-- Text to read --
# # # #

Here are the videos of these two tests captured in BLAS update mode. Otherwise, the CS solution is faster than HW ray tracing.

How about 10000 BLAS instances? It will be 520K joints and 15M triangles. CPU cannot process half of million joints well. So we will stop the animation. Nvidia requires 1 GB BLAS buffer for all instances. The BLAS buffer for AMD is 2.3 GB, and the scratch buffer requires an additional 3 GB of memory. We are not counting pre-transformed vertices (600 MB in the case of 48 bytes per vertex). BLAS builder will work in the update mode. Nvidia 2080 Ti provides 43 FPS in 2K video mode due to underutilization, but the overall timing is already more than 10 ms, so it’s not better than 100 FPS. Radeon 6700 XT shows 49 FPS with 100% utilization.

# # # #

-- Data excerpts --
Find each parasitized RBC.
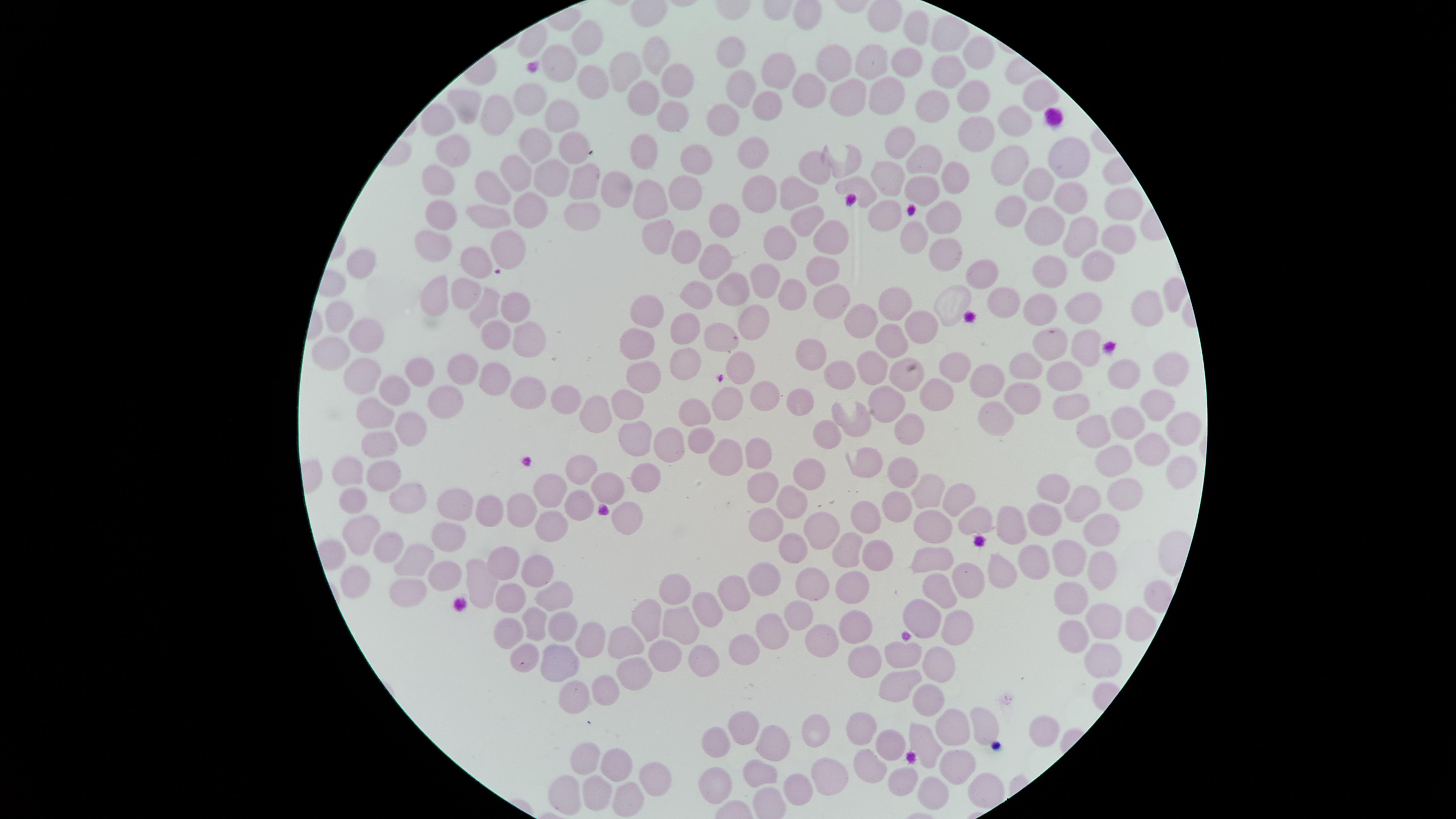

No parasitized RBCs identified.

capture: smartphone photograph through the microscope eyepiece
preparation: thin blood film
field_of_view: single
stain: Giemsa
image_size: 1456×819 pixels
uninfected_RBCs: 'approximate marker points as {x, y} in pixels: {915, 29}, {951, 34}, {589, 38}, {658, 51}, {979, 54}, {737, 55}, {561, 61}, {829, 61}, {870, 62}, {901, 65}, {625, 68}, {948, 69}, {779, 72}, {666, 79}, {592, 83}, {741, 89}, {810, 92}, {884, 92}, {978, 94}, {1038, 94}, {843, 99}, {530, 100}, {646, 103}, {468, 104}, {764, 104}, {936, 107}, {670, 110}, {563, 113}, {498, 115}, {1010, 117}, {439, 119}, {720, 119}, {973, 135}, {902, 141}, {534, 143}, {571, 147}, {456, 148}, {646, 150}, {750, 152}, {929, 158}, {1070, 159}, {693, 162}, {1013, 164}, {813, 165}, {508, 173}, {954, 173}, {886, 175}, {545, 177}, {439, 178}, {580, 181}, {624, 184}, {1036, 184}, {858, 185}, {491, 186}, {918, 186}, {754, 191}, {798, 191}, {684, 192}, {1060, 195}, {650, 203}, {529, 206}, {1011, 206}, {1119, 208}, {586, 210}, {875, 214}, {447, 216}, {493, 217}, {939, 217}, {720, 219}, {804, 219}, {1043, 227}, {914, 235}, {1083, 235}, {828, 238}, {500, 239}, {655, 239}, {771, 241}, {1113, 241}, {433, 242}, {683, 244}, {939, 251}, {713, 259}, {471, 265}, {1049, 268}, {822, 269}, {1091, 269}, {989, 272}, {362, 274}, {767, 278}, {726, 286}, {433, 293}, {789, 293}, {462, 294}, {691, 296}, {832, 296}, {891, 299}, {1003, 303}, {1081, 304}, {1140, 304}, {517, 305}, {480, 308}, {648, 309}, {1038, 309}, {340, 318}, {916, 320}, {757, 323}, {856, 323}, {683, 327}, {495, 332}, {366, 335}, {526, 335}, {717, 335}, {892, 337}, {1051, 340}, {1085, 344}, {814, 348}, {328, 351}, {640, 352}, {742, 361}, {957, 361}, {1028, 361}, {456, 365}, {684, 365}, {880, 365}, {1119, 371}, {1170, 373}, {842, 374}, {366, 375}, {418, 376}, {1066, 376}, {493, 378}, {906, 378}, {643, 379}, {987, 381}, {391, 389}, {933, 392}, {770, 394}, {524, 396}, {1023, 396}, {560, 397}, {725, 398}, {802, 398}, {886, 402}, {1154, 402}, {1076, 403}, {434, 405}, {595, 406}, {622, 406}, {701, 410}, {376, 412}, {1000, 413}, {1126, 422}, {407, 427}, {913, 429}, {1184, 430}, {1088, 431}, {830, 433}, {701, 437}, {637, 439}, {371, 443}, {676, 444}, {1155, 446}, {727, 448}, {754, 452}, {1119, 453}, {810, 468}, {580, 469}, {356, 471}, {901, 471}, {650, 474}, {1172, 479}, {386, 482}, {1056, 482}, {608, 485}, {766, 485}, {931, 492}, {545, 493}, {1120, 493}, {408, 496}, {1081, 496}, {795, 499}, {958, 500}, {358, 503}, {579, 504}, {456, 505}, {898, 505}, {489, 509}, {523, 510}, {625, 511}, {869, 514}, {1042, 518}, {971, 519}, {762, 524}, {818, 524}, {1019, 524}, {549, 525}, {929, 525}, {360, 535}, {1098, 535}, {386, 544}, {449, 544}, {795, 548}, {842, 549}, {879, 554}, {1069, 558}, {417, 562}, {928, 562}, {1046, 564}, {1098, 564}, {501, 565}, {530, 570}, {1000, 573}, {439, 574}, {362, 577}, {761, 577}, {972, 577}, {477, 580}, {852, 583}, {808, 586}, {669, 589}, {398, 590}, {939, 591}, {729, 593}, {558, 596}, {509, 597}, {1070, 599}, {706, 611}, {800, 611}, {916, 617}, {1106, 619}, {855, 620}, {953, 620}, {527, 623}, {637, 623}, {674, 625}, {562, 626}, {772, 628}, {502, 632}, {1068, 634}, {825, 638}, {588, 643}, {747, 645}, {623, 650}, {867, 654}, {899, 654}, {662, 655}, {523, 657}, {1103, 658}, {562, 664}, {934, 665}, {704, 666}, {630, 672}, {902, 677}, {604, 686}, {926, 698}, {571, 702}, {981, 721}, {955, 726}, {738, 729}, {1047, 730}, {812, 734}, {861, 735}, {765, 739}, {924, 740}, {890, 741}, {718, 743}, {960, 754}, {581, 760}, {612, 767}, {652, 768}, {868, 769}, {760, 771}, {827, 776}, {906, 777}, {796, 786}, {713, 789}, {934, 789}, {982, 789}, {589, 793}, {563, 795}, {629, 803}'
visible_region: circular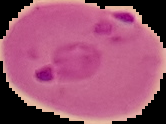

# # # #

-- The tasks --
A - According to the ray tracing text, why will the animation be stopped in the 10000 BLAS instance test?
B - For each statement, say whether it agrees with the ray tracing text, and quote the words that decide it.
(i) Nvidia needs a 1 GB BLAS buffer for all instances.
(ii) On AMD, the scratch buffer needs an additional 2.3 GB of memory.
(iii) The Radeon 6700 XT reaches 49 FPS at full utilization.

-- Written responses --
A - The test involves 520K joints, and the CPU cannot process half a million joints well, so the animation is stopped.

B -
(i) Yes: "Nvidia requires 1 GB BLAS buffer for all instances."
(ii) No: "the scratch buffer requires an additional 3 GB of memory."
(iii) Yes: "Radeon 6700 XT shows 49 FPS with 100% utilization."